The Commission’s appeal of the district court decision is pending in the Ninth Circuit, where oral arguments were held in December 2023 (Federal Trade Commission v. Microsoft Corp., No. 23-15992, 9th Cir.). The FTC argued before the appellate panel that the district court’s evidentiary hurdle was too high. The Commission argued it only had to show the potential for Microsoft to withhold games from other platforms, not prove the deal was demonstrably anticompetitive, adding that Microsoft has repeatedly exhibited its penchant for anticompetitive moves. Microsoft, of course, said the district court came to the right conclusions.

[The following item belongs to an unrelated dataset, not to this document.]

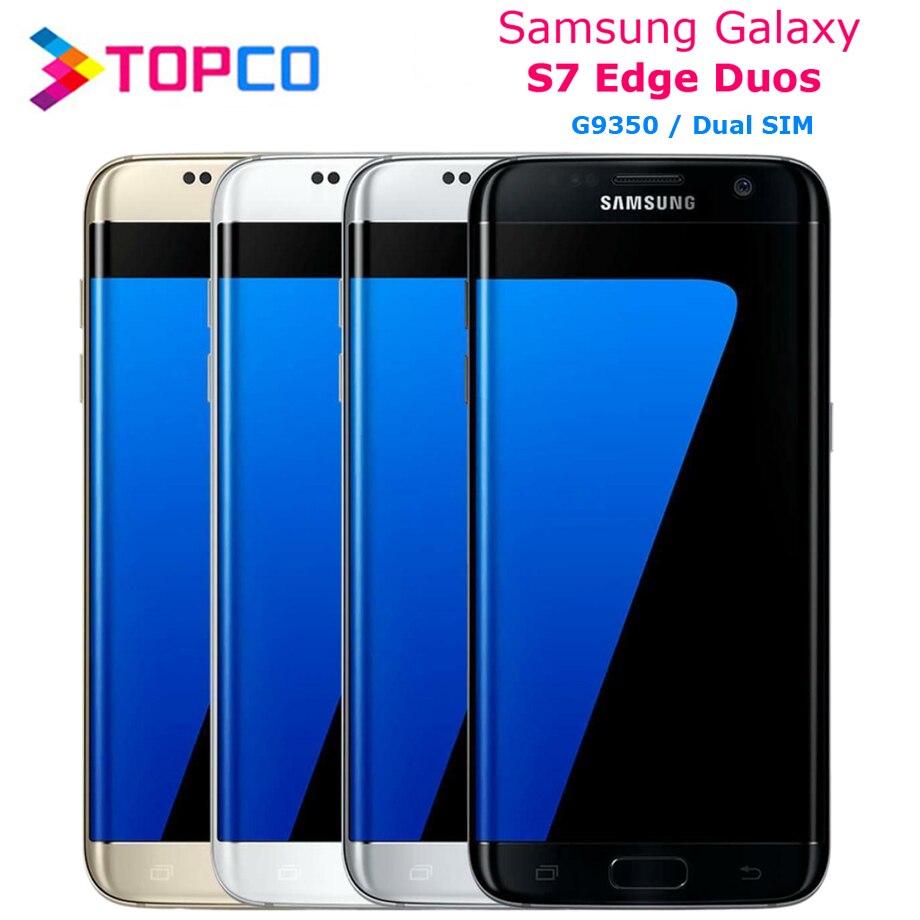 "Samsung Galaxy S7 Duos G9350 Dual Sim Original desbloqueado LTE teléfono móvil Android Octa Core 5,5 ""12MP y 5MP 4G RAM 32 GB ROM NFC"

Meanwhile, the FTC wasn’t the only litigant to contest the acquisition. Ten Call of Duty players sued Microsoft in late 2022 in an attempt to deny the company “far-outsized market power” through the acquisition. The players argued that the acquisition led to an increased price for the Xbox Game Pass subscription as the number of subscribers swelled from 25 million to more than 34 million after the deal. Microsoft, which called the arguments meritless, settled for undisclosed terms on Oct. 14, 2024 (Demartini v. Microsoft, No. 3:22-cv-08991-JSC, N.D.Calif.).

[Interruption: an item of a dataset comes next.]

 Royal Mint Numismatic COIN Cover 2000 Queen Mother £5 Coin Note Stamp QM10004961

Finance and Consumer Lending

In the mortgage lending sector, the FTC filed an administrative complaint and pursued a preliminary injunction challenging Intercontinental Exchange’s $13.1 billion proposed acquisition of Black Knight. The deal would have brought together the two largest providers of home mortgage loan origination systems, which the FTC claims would have resulted in higher costs for homebuyers and lenders. After the government filed the complaint, the parties agreed to divest Black Knight’s Optimal Blue and Empower business platforms to Constellation Web Solutions. The consent order also prohibited the parties from enforcing noncompete or non-solicit provisions against employees.

Travel Industry

The HSR report hailed DOJ’s success in blocking a joint venture between American Airlines and JetBlue Airways and JetBlue’s proposed acquisition of Spirit Airlines. “These enforcement efforts protected millions of travelers — especially the most price-sensitive ones — flying on hundreds of routes across the country,” the report states. MoginRubin’s Jonathan Rubin commented on American Airlines and JetBlue deal, calling it a big win for the DOJ in its efforts to promote competition in an industry in which four carriers control 80 percent of the market. MoginRubin also reported on the JetBlue / Spirit Airlines matter.

Manufacturing

The report says DOJ action prompted Luxembourg-based steel pipe and tube company Tenaris S.A. to abandon its proposed acquisition of Benteler Steel & Tube Manufacturing Corp. The government claimed the deal would have diminished competition in the domestic supply of seamless tubing and production casing.

Energy

The DOJ objected to Vistra Corp.’s planned acquisition of Energy Harbor Corp.’s nuclear plants in the PJM Interconnection, a regional organization that manages an electricity grid serving more than 65 million consumers in parts of 13 states and Washington, DC. As a result, Vistra offered to restructure its proposed acquisition by divesting from a power plant in Ohio that the DOJ claimed could increase the company’s ability or incentive to withhold electricity to raise wholesale electricity prices in Ohio and Pennsylvania.

Conclusion

“Prior to the HSR Act, businesses could, and often did, consummate transactions that raised significant antitrust concerns before the agencies had an opportunity to review them,” the report concluded. “This practice forced the agencies to engage in lengthy post-acquisition litigation, during the course of which the transaction’s anticompetitive effects continued to harm competition; furthermore, if effective post-acquisition relief was not practicable, the harm continued indefinitely.”